ChatGPT puede solicitar una fotografía para mejorar la precisión de la caricatura y sumar detalles visuales. (Reuters)

Este camino alterno asegura que la herramienta cuente con los insumos necesarios para producir una imagen representativa, incluso si no existen antecedentes de charla. Gracias a esto, la experiencia se ha masificado, permitiendo que una gran cantidad de personas publiquen sus resultados en el ecosistema digital.

A través de redes como Instagram y Twitter, se han viralizado múltiples ejemplos de estos retratos creados por IA. En ellos se observan desde detalles de la fisonomía hasta referencias directas a profesiones y pasatiempos. La mezcla de descripciones, imágenes y el análisis de comportamiento permite que ChatGPT entregue resultados que destacan por su creatividad y personalización.

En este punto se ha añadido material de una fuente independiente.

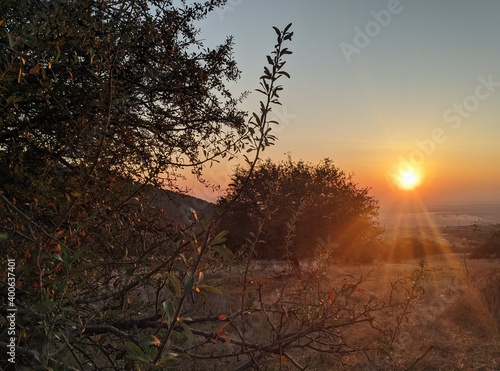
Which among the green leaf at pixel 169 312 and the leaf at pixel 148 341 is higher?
the green leaf at pixel 169 312

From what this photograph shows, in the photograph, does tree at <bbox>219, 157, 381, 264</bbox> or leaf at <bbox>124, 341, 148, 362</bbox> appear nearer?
leaf at <bbox>124, 341, 148, 362</bbox>

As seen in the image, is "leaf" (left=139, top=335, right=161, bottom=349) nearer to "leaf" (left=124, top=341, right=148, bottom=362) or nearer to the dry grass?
"leaf" (left=124, top=341, right=148, bottom=362)

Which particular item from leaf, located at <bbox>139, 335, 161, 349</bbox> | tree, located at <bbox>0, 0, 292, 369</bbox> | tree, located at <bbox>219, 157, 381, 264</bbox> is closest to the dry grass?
tree, located at <bbox>0, 0, 292, 369</bbox>

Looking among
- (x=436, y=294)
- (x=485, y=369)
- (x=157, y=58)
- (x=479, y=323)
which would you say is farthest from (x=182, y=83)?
(x=436, y=294)

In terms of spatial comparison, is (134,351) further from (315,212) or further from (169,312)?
(315,212)

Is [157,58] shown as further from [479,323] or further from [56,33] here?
[479,323]

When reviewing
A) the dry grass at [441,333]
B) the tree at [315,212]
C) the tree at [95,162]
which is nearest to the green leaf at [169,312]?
the tree at [95,162]

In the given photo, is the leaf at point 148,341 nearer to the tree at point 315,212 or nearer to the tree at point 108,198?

La agilidad de esta dinámica ha impulsado a muchos internautas a probar diferentes variantes. La facultad de ajustar los parámetros de la ilustración y la posibilidad de compartir el contenido ha consolidado este fenómeno como uno de los más destacados en el ámbito de la inteligencia artificial durante el 2026.

Quienes tienen poca interacción con el chatbot pueden aportar datos sobre su profesión y preferencias para personalizar la imagen. (Reuters)

Los testimonios y experiencias compartidas por los participantes ayudan a que el alcance de la tendencia siga creciendo, evidenciando el potencial de estas tecnologías para la generación de contenido lúdico y adaptado al usuario.

Antecedentes: La fiebre del estilo Ghibli

Previamente al éxito de las caricaturas personalizadas, otra moda similar inundó las redes: la conversión de fotografías al estilo visual del estudio Ghibli. Por un periodo prolongado, miles de personas emplearon aplicaciones de inteligencia artificial para reinterpretar sus paisajes y retratos cotidianos bajo la estética de filmes emblemáticos como “Mi vecino Totoro” o “El viaje de Chihiro”.

Dichas creaciones, caracterizadas por sus tonos pasteles y atmósferas oníricas, se convirtieron en un suceso global, confirmando el interés masivo por las herramientas de arte digital y la personalización de contenido en redes sociales.